We Told You So…Amazon & OverDrive Partner Up For Ebooks

April 25, 2011

We’ve been predicting for a while now that Amazon would eventually concede to the pressure to allow its Kindle users to download books for free from the OverDrive eBook lending services offered by public libraries…and that day has come. Last week Amazon announced that they signed an agreement with OverDrive with the service to be launched for Kindle users at an unspecified date later this year. This is great news for Kindle owners who’ve, up to now, been turned away from Libraries offering the OverDrive service.

Currently, the OverDrive eBooks can be downloaded to many devices including the Barnes & Noble Nook, Borders’ Kobo, Sony eReaders, Apple devices and many, many others. To see the complete list, click here.  Service to Kindle owners will maintain the same lending rules–lending periods and number of downloads allowed as delineated by your local Library. The Essex Library allows patrons to check out up to 4 eBooks each with a lending period of 14 days.

Here’s a statement from Amazon with details regarding the new deal:

SEATTLE—April 20, 2011—(NASDAQ: AMZN)— Amazon today announced Kindle Library Lending, a new feature launching later this year that will allow Kindle customers to borrow Kindle books from over 11,000 libraries in the United States. Kindle Library Lending will be available for all generations of Kindle devices and free Kindle reading apps.
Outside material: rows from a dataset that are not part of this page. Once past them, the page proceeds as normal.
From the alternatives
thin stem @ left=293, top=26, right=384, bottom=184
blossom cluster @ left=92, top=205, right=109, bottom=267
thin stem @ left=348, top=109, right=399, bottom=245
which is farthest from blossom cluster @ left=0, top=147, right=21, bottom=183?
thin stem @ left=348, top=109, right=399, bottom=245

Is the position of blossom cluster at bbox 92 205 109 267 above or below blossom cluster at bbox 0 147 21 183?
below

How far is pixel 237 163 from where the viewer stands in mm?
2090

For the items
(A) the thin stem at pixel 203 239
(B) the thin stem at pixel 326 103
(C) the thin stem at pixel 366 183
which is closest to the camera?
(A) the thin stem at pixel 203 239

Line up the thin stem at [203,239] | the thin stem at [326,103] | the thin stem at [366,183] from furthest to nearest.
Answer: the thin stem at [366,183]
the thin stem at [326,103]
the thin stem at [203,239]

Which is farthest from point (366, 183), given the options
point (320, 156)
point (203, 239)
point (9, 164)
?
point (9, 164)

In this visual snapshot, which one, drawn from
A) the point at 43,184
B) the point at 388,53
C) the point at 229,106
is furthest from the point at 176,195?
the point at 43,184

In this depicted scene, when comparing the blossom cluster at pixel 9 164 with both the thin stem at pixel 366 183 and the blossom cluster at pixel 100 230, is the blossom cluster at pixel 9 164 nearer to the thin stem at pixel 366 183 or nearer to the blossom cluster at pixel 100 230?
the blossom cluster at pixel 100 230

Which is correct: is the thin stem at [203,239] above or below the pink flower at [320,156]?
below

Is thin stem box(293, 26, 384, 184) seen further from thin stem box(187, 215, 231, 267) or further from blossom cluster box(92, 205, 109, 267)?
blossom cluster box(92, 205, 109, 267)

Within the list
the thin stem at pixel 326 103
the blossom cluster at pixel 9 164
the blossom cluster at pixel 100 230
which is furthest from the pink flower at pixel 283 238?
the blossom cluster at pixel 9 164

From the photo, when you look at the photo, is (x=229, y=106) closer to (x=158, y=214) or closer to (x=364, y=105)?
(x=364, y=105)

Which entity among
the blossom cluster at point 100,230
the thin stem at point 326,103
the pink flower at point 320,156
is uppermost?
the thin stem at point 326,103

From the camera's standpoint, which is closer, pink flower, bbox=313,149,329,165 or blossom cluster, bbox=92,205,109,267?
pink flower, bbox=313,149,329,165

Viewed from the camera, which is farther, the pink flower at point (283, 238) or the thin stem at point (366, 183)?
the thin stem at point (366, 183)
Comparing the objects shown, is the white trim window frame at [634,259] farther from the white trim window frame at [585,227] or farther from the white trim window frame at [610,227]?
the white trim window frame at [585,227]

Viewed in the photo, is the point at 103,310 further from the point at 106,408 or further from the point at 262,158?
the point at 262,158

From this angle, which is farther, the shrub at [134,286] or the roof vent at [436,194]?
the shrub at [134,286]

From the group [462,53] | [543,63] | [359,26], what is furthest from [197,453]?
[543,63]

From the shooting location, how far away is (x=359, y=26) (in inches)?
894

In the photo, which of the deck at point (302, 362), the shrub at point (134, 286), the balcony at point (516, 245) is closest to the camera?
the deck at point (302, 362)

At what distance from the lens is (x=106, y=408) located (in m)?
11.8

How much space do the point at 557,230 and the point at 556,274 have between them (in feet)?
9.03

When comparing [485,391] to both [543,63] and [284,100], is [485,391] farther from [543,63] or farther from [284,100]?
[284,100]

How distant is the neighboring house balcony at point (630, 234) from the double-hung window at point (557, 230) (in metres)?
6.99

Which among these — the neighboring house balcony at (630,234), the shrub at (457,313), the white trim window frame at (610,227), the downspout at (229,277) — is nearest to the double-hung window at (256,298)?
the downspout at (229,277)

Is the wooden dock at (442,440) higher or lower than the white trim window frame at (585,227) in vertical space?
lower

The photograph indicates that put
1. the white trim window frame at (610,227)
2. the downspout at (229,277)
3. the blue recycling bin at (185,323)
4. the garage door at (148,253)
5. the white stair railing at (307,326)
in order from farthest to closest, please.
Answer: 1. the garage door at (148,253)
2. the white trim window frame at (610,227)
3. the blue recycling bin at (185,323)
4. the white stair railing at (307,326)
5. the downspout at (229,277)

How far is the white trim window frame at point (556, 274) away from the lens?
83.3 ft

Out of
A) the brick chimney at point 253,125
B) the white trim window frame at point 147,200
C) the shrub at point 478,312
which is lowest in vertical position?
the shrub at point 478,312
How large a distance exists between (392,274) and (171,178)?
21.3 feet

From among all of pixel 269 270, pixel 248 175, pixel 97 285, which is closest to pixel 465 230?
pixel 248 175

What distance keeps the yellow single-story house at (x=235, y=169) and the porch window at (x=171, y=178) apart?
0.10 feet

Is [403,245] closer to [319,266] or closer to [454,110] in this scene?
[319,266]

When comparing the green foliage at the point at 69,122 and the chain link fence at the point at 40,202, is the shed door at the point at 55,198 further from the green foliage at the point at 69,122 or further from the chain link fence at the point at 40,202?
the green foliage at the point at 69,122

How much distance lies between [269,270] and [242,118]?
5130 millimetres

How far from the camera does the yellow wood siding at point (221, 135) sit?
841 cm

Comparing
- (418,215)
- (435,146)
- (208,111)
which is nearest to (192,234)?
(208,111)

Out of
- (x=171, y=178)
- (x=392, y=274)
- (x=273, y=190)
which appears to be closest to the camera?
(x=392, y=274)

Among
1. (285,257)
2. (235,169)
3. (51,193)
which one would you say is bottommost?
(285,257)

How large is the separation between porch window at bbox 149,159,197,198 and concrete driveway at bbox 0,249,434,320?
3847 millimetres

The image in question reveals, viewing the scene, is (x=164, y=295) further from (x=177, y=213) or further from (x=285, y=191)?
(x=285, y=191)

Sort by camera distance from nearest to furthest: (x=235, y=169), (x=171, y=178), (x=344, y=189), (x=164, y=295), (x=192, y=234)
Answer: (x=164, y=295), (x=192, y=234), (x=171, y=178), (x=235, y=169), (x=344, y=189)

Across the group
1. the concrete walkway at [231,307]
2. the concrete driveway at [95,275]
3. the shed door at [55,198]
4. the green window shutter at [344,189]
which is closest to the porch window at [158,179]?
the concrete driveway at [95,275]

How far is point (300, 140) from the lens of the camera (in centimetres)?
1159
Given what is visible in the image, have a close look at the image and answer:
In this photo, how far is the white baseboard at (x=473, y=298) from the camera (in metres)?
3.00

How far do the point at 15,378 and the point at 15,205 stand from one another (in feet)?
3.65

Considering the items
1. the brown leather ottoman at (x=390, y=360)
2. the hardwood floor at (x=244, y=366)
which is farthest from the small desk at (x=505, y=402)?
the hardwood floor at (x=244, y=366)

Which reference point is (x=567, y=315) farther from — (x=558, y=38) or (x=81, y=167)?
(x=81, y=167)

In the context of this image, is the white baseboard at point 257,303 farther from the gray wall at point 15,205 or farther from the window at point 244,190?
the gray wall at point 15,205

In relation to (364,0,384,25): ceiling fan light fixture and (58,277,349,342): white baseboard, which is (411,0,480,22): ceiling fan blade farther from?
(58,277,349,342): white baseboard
“We’re excited that millions of Kindle customers will be able to borrow Kindle books from their local libraries,” said Jay Marine, Director, Amazon Kindle. “Customers tell us they love Kindle for its Pearl e-ink display that is easy to read even in bright sunlight, up to a month of battery life, and Whispersync technology that synchronizes notes, highlights and last page read between their Kindle and free Kindle apps.”

Customers will be able to check out a Kindle book from their local library and start reading on any Kindle device or free Kindle app for Android, iPad, iPod touch, iPhone, PC, Mac, BlackBerry, or Windows Phone. If a Kindle book is checked out again or that book is purchased from Amazon, all of a customer’s annotations and bookmarks will be preserved.

“We’re doing a little something extra here,” Marine continued. “Normally, making margin notes in library books is a big no-no. But we’re extending our Whispersync technology so that you can highlight and add margin notes to Kindle books you check out from your local library. Your notes will not show up when the next patron checks out the book. But if you check out the book again, or subsequently buy it, your notes will be there just as you left them, perfectly Whispersynced.”